** Data records **
"""

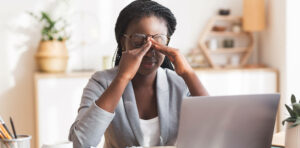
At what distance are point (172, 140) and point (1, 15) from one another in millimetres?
2087

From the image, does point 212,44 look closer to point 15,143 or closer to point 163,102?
point 163,102

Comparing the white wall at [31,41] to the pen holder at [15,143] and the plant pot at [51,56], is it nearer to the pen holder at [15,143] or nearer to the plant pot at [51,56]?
the plant pot at [51,56]

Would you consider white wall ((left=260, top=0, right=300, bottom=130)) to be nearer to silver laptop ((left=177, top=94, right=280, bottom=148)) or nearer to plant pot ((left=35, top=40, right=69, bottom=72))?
plant pot ((left=35, top=40, right=69, bottom=72))

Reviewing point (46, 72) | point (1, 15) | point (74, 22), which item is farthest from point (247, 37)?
point (1, 15)

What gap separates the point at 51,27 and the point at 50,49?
0.18 metres

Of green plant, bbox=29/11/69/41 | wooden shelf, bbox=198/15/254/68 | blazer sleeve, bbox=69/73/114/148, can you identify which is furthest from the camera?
wooden shelf, bbox=198/15/254/68

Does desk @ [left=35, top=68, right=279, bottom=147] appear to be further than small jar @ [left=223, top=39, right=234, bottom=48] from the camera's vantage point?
No

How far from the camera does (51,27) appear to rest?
3059 millimetres

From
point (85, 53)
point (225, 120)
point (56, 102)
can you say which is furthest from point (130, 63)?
point (85, 53)

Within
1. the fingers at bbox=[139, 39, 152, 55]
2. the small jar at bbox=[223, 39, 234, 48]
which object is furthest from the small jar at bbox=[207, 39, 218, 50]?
the fingers at bbox=[139, 39, 152, 55]

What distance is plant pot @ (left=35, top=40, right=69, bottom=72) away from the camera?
2990mm

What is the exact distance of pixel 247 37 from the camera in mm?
3574

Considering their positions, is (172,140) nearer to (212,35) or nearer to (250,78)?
(250,78)

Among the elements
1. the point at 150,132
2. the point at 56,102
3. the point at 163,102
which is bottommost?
the point at 56,102
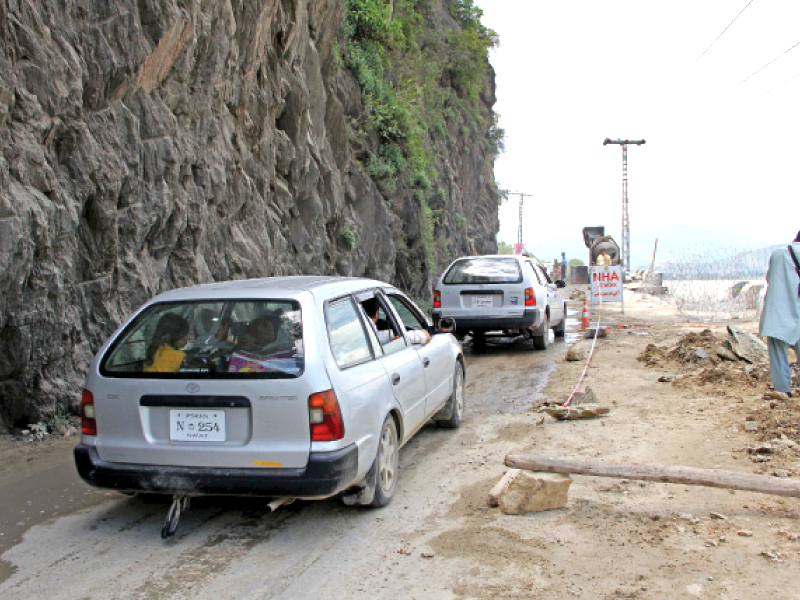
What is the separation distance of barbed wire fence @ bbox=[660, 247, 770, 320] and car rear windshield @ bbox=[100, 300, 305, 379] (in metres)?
16.5

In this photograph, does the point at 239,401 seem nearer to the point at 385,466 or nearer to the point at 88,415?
the point at 88,415

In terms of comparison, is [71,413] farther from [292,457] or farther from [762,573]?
[762,573]

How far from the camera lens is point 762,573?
12.6 feet

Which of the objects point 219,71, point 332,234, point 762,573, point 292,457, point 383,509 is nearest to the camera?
point 762,573

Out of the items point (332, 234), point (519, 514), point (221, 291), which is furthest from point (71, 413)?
point (332, 234)

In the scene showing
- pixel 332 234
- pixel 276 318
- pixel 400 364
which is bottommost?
pixel 400 364

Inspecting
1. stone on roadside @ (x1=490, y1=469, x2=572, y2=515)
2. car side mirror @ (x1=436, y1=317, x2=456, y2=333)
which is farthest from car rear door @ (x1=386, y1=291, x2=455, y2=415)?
stone on roadside @ (x1=490, y1=469, x2=572, y2=515)

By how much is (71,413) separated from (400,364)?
148 inches

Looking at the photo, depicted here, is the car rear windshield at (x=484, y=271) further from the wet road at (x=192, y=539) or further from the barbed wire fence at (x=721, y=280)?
the barbed wire fence at (x=721, y=280)

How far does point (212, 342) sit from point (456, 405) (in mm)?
3313

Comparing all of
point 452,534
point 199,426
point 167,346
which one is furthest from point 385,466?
point 167,346

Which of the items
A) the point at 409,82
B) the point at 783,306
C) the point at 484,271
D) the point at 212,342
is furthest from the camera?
the point at 409,82

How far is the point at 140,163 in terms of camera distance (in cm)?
862

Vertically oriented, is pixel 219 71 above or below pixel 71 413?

"""

** Job **
Rewrite all the records above as a numbered list with one line per number. Skip blank lines and leave out the pictures.

** Result **
1. At what distance are point (172, 140) and point (1, 15) from one another in millimetres?
2. 2087
3. From the image, does point 212,44 look closer to point 15,143 or closer to point 163,102?
4. point 163,102
5. Comparing the white wall at [31,41] to the pen holder at [15,143] and the plant pot at [51,56], is it nearer to the pen holder at [15,143] or nearer to the plant pot at [51,56]?
6. the plant pot at [51,56]
7. Would you consider white wall ((left=260, top=0, right=300, bottom=130)) to be nearer to silver laptop ((left=177, top=94, right=280, bottom=148)) or nearer to plant pot ((left=35, top=40, right=69, bottom=72))?
8. plant pot ((left=35, top=40, right=69, bottom=72))
9. Reviewing point (46, 72) | point (1, 15) | point (74, 22), which item is farthest from point (247, 37)?
10. point (1, 15)
11. What gap separates the point at 51,27 and the point at 50,49?
12. 0.18 metres
13. Of green plant, bbox=29/11/69/41 | wooden shelf, bbox=198/15/254/68 | blazer sleeve, bbox=69/73/114/148, can you identify which is furthest from the camera?
14. wooden shelf, bbox=198/15/254/68
15. Does desk @ [left=35, top=68, right=279, bottom=147] appear to be further than small jar @ [left=223, top=39, right=234, bottom=48] from the camera's vantage point?
16. No
17. How far from the camera does (51,27) appear to rest?
18. 3059 millimetres
19. From
20. point (85, 53)
21. point (225, 120)
22. point (56, 102)
23. can you say which is furthest from point (130, 63)?
24. point (85, 53)
25. Within
26. 1. the fingers at bbox=[139, 39, 152, 55]
27. 2. the small jar at bbox=[223, 39, 234, 48]
28. which object is furthest from the small jar at bbox=[207, 39, 218, 50]?
29. the fingers at bbox=[139, 39, 152, 55]
30. What distance is plant pot @ (left=35, top=40, right=69, bottom=72) away from the camera?
31. 2990mm
32. What is the exact distance of pixel 247 37 from the camera in mm?
33. 3574
34. Considering their positions, is (172,140) nearer to (212,35) or nearer to (250,78)?
35. (250,78)
36. Among the elements
37. 1. the point at 150,132
38. 2. the point at 56,102
39. 3. the point at 163,102
40. which is bottommost?
41. the point at 56,102
42. What is the separation distance of barbed wire fence @ bbox=[660, 247, 770, 320] and car rear windshield @ bbox=[100, 300, 305, 379] (in metres)?
43. 16.5
44. In this photograph, does the point at 239,401 seem nearer to the point at 385,466 or nearer to the point at 88,415?
45. the point at 88,415
46. In terms of comparison, is [71,413] farther from [292,457] or farther from [762,573]?
47. [762,573]
48. How far from the camera lens is point 762,573?
49. 12.6 feet
50. Which of the objects point 219,71, point 332,234, point 762,573, point 292,457, point 383,509 is nearest to the camera?
51. point 762,573
52. Out of the items point (332, 234), point (519, 514), point (221, 291), which is furthest from point (71, 413)?
53. point (332, 234)
54. In the scene showing
55. - pixel 332 234
56. - pixel 276 318
57. - pixel 400 364
58. which is bottommost?
59. pixel 400 364
60. Inspecting
61. 1. stone on roadside @ (x1=490, y1=469, x2=572, y2=515)
62. 2. car side mirror @ (x1=436, y1=317, x2=456, y2=333)
63. which is farthest from car rear door @ (x1=386, y1=291, x2=455, y2=415)?
64. stone on roadside @ (x1=490, y1=469, x2=572, y2=515)
65. By how much is (71,413) separated from (400,364)?
66. 148 inches
67. Looking at the photo, depicted here, is the car rear windshield at (x=484, y=271) further from the wet road at (x=192, y=539) or further from the barbed wire fence at (x=721, y=280)?
68. the barbed wire fence at (x=721, y=280)
69. How far does point (212, 342) sit from point (456, 405) (in mm)?
70. 3313
71. Comparing all of
72. point 452,534
73. point 199,426
74. point 167,346
75. which one is furthest from point 385,466?
76. point 167,346
77. Which of the items
78. A) the point at 409,82
79. B) the point at 783,306
80. C) the point at 484,271
81. D) the point at 212,342
82. is furthest from the camera?
83. the point at 409,82
84. How far is the point at 140,163 in terms of camera distance (in cm)?
85. 862
86. Vertically oriented, is pixel 219 71 above or below pixel 71 413?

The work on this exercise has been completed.